→ EXERCISE REQUIREMENTS
Your task is to copy every entry exactly.

____ RECORDED DATA

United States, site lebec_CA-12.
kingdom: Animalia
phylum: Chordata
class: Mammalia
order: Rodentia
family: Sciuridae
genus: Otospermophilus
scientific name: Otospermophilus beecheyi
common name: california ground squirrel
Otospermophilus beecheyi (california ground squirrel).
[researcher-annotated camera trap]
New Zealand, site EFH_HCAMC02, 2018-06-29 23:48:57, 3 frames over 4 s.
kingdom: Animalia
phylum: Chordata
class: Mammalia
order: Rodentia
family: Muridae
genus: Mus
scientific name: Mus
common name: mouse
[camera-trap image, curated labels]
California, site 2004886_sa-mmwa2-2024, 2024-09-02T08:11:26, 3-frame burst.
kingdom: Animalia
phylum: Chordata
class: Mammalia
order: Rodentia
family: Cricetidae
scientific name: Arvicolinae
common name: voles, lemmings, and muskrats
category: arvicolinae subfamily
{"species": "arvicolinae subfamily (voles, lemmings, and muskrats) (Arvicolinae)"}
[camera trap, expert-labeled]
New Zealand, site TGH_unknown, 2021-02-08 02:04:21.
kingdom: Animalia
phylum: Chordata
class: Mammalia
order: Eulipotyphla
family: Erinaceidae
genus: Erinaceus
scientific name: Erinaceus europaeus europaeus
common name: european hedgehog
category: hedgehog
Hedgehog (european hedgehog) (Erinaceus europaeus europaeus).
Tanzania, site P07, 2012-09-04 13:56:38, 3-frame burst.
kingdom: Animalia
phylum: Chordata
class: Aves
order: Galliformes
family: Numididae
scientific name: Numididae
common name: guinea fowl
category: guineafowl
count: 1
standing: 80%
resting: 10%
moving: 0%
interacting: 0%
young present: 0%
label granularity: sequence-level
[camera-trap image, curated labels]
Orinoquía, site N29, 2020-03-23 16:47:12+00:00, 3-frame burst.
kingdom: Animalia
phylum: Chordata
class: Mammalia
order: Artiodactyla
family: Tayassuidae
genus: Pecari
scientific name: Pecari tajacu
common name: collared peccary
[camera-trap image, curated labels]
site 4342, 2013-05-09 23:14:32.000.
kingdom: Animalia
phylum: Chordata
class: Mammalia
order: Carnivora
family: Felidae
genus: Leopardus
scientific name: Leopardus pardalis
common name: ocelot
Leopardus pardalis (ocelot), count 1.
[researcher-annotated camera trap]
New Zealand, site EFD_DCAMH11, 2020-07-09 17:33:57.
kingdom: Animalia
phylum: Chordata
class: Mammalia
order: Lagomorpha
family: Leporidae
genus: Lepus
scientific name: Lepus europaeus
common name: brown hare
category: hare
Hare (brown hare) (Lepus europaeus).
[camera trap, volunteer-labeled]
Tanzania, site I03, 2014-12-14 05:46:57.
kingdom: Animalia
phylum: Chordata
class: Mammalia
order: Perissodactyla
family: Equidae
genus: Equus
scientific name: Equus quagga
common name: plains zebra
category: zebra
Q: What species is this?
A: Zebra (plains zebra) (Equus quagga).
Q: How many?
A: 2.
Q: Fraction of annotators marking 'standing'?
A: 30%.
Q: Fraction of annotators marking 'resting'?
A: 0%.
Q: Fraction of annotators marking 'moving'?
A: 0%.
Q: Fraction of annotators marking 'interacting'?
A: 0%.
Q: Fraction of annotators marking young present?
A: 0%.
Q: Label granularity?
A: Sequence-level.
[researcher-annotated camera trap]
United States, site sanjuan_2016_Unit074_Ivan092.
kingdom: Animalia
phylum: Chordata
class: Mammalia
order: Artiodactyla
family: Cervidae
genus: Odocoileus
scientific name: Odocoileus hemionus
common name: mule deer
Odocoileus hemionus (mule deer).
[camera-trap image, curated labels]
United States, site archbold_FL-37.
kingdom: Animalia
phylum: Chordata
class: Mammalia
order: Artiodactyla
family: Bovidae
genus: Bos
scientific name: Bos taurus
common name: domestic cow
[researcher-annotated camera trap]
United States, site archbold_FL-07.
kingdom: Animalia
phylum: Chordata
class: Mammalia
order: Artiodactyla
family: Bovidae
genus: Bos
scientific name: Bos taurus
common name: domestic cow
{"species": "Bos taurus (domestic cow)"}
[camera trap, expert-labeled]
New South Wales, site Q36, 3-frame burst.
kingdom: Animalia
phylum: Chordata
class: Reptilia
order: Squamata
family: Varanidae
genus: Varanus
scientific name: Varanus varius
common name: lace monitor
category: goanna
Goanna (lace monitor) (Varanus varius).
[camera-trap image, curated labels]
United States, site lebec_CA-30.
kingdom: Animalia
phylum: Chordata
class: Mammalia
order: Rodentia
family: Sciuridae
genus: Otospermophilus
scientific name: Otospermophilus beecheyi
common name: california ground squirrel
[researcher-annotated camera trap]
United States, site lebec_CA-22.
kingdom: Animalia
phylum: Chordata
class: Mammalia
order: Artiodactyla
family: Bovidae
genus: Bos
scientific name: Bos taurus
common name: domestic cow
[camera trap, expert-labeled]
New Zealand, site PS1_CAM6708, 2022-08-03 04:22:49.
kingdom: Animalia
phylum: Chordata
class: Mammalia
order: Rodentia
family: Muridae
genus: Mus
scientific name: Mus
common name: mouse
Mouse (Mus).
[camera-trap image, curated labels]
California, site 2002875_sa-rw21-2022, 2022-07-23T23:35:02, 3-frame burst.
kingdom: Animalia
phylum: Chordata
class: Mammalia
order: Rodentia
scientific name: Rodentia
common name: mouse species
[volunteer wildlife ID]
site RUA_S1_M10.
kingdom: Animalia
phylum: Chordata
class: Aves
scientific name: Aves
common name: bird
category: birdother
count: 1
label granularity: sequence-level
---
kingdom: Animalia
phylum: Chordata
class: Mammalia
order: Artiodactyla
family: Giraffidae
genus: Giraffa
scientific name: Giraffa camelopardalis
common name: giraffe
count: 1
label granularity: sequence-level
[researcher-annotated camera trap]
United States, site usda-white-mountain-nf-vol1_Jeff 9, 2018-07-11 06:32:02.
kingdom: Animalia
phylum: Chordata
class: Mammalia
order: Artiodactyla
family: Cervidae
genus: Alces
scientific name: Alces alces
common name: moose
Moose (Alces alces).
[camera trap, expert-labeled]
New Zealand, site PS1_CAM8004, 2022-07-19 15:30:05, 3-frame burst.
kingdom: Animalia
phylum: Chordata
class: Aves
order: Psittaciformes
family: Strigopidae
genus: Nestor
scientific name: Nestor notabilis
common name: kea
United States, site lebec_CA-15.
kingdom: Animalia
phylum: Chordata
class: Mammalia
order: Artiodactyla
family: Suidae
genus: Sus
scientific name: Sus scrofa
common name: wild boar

________

→ EXPECTED ANSWER
United States, site lebec_CA-12.
kingdom: Animalia
phylum: Chordata
class: Mammalia
order: Rodentia
family: Sciuridae
genus: Otospermophilus
scientific name: Otospermophilus beecheyi
common name: california ground squirrel
Otospermophilus beecheyi (california ground squirrel).
[researcher-annotated camera trap]
New Zealand, site EFH_HCAMC02, 2018-06-29 23:48:57, 3 frames over 4 s.
kingdom: Animalia
phylum: Chordata
class: Mammalia
order: Rodentia
family: Muridae
genus: Mus
scientific name: Mus
common name: mouse
[camera-trap image, curated labels]
California, site 2004886_sa-mmwa2-2024, 2024-09-02T08:11:26, 3-frame burst.
kingdom: Animalia
phylum: Chordata
class: Mammalia
order: Rodentia
family: Cricetidae
scientific name: Arvicolinae
common name: voles, lemmings, and muskrats
category: arvicolinae subfamily
{"species": "arvicolinae subfamily (voles, lemmings, and muskrats) (Arvicolinae)"}
[camera trap, expert-labeled]
New Zealand, site TGH_unknown, 2021-02-08 02:04:21.
kingdom: Animalia
phylum: Chordata
class: Mammalia
order: Eulipotyphla
family: Erinaceidae
genus: Erinaceus
scientific name: Erinaceus europaeus europaeus
common name: european hedgehog
category: hedgehog
Hedgehog (european hedgehog) (Erinaceus europaeus europaeus).
Tanzania, site P07, 2012-09-04 13:56:38, 3-frame burst.
kingdom: Animalia
phylum: Chordata
class: Aves
order: Galliformes
family: Numididae
scientific name: Numididae
common name: guinea fowl
category: guineafowl
count: 1
standing: 80%
resting: 10%
moving: 0%
interacting: 0%
young present: 0%
label granularity: sequence-level
[camera-trap image, curated labels]
Orinoquía, site N29, 2020-03-23 16:47:12+00:00, 3-frame burst.
kingdom: Animalia
phylum: Chordata
class: Mammalia
order: Artiodactyla
family: Tayassuidae
genus: Pecari
scientific name: Pecari tajacu
common name: collared peccary
[camera-trap image, curated labels]
site 4342, 2013-05-09 23:14:32.000.
kingdom: Animalia
phylum: Chordata
class: Mammalia
order: Carnivora
family: Felidae
genus: Leopardus
scientific name: Leopardus pardalis
common name: ocelot
Leopardus pardalis (ocelot), count 1.
[researcher-annotated camera trap]
New Zealand, site EFD_DCAMH11, 2020-07-09 17:33:57.
kingdom: Animalia
phylum: Chordata
class: Mammalia
order: Lagomorpha
family: Leporidae
genus: Lepus
scientific name: Lepus europaeus
common name: brown hare
category: hare
Hare (brown hare) (Lepus europaeus).
[camera trap, volunteer-labeled]
Tanzania, site I03, 2014-12-14 05:46:57.
kingdom: Animalia
phylum: Chordata
class: Mammalia
order: Perissodactyla
family: Equidae
genus: Equus
scientific name: Equus quagga
common name: plains zebra
category: zebra
Q: What species is this?
A: Zebra (plains zebra) (Equus quagga).
Q: How many?
A: 2.
Q: Fraction of annotators marking 'standing'?
A: 30%.
Q: Fraction of annotators marking 'resting'?
A: 0%.
Q: Fraction of annotators marking 'moving'?
A: 0%.
Q: Fraction of annotators marking 'interacting'?
A: 0%.
Q: Fraction of annotators marking young present?
A: 0%.
Q: Label granularity?
A: Sequence-level.
[researcher-annotated camera trap]
United States, site sanjuan_2016_Unit074_Ivan092.
kingdom: Animalia
phylum: Chordata
class: Mammalia
order: Artiodactyla
family: Cervidae
genus: Odocoileus
scientific name: Odocoileus hemionus
common name: mule deer
Odocoileus hemionus (mule deer).
[camera-trap image, curated labels]
United States, site archbold_FL-37.
kingdom: Animalia
phylum: Chordata
class: Mammalia
order: Artiodactyla
family: Bovidae
genus: Bos
scientific name: Bos taurus
common name: domestic cow
[researcher-annotated camera trap]
United States, site archbold_FL-07.
kingdom: Animalia
phylum: Chordata
class: Mammalia
order: Artiodactyla
family: Bovidae
genus: Bos
scientific name: Bos taurus
common name: domestic cow
{"species": "Bos taurus (domestic cow)"}
[camera trap, expert-labeled]
New South Wales, site Q36, 3-frame burst.
kingdom: Animalia
phylum: Chordata
class: Reptilia
order: Squamata
family: Varanidae
genus: Varanus
scientific name: Varanus varius
common name: lace monitor
category: goanna
Goanna (lace monitor) (Varanus varius).
[camera-trap image, curated labels]
United States, site lebec_CA-30.
kingdom: Animalia
phylum: Chordata
class: Mammalia
order: Rodentia
family: Sciuridae
genus: Otospermophilus
scientific name: Otospermophilus beecheyi
common name: california ground squirrel
[researcher-annotated camera trap]
United States, site lebec_CA-22.
kingdom: Animalia
phylum: Chordata
class: Mammalia
order: Artiodactyla
family: Bovidae
genus: Bos
scientific name: Bos taurus
common name: domestic cow
[camera trap, expert-labeled]
New Zealand, site PS1_CAM6708, 2022-08-03 04:22:49.
kingdom: Animalia
phylum: Chordata
class: Mammalia
order: Rodentia
family: Muridae
genus: Mus
scientific name: Mus
common name: mouse
Mouse (Mus).
[camera-trap image, curated labels]
California, site 2002875_sa-rw21-2022, 2022-07-23T23:35:02, 3-frame burst.
kingdom: Animalia
phylum: Chordata
class: Mammalia
order: Rodentia
scientific name: Rodentia
common name: mouse species
[volunteer wildlife ID]
site RUA_S1_M10.
kingdom: Animalia
phylum: Chordata
class: Aves
scientific name: Aves
common name: bird
category: birdother
count: 1
label granularity: sequence-level
---
kingdom: Animalia
phylum: Chordata
class: Mammalia
order: Artiodactyla
family: Giraffidae
genus: Giraffa
scientific name: Giraffa camelopardalis
common name: giraffe
count: 1
label granularity: sequence-level
[researcher-annotated camera trap]
United States, site usda-white-mountain-nf-vol1_Jeff 9, 2018-07-11 06:32:02.
kingdom: Animalia
phylum: Chordata
class: Mammalia
order: Artiodactyla
family: Cervidae
genus: Alces
scientific name: Alces alces
common name: moose
Moose (Alces alces).
[camera trap, expert-labeled]
New Zealand, site PS1_CAM8004, 2022-07-19 15:30:05, 3-frame burst.
kingdom: Animalia
phylum: Chordata
class: Aves
order: Psittaciformes
family: Strigopidae
genus: Nestor
scientific name: Nestor notabilis
common name: kea
United States, site lebec_CA-15.
kingdom: Animalia
phylum: Chordata
class: Mammalia
order: Artiodactyla
family: Suidae
genus: Sus
scientific name: Sus scrofa
common name: wild boar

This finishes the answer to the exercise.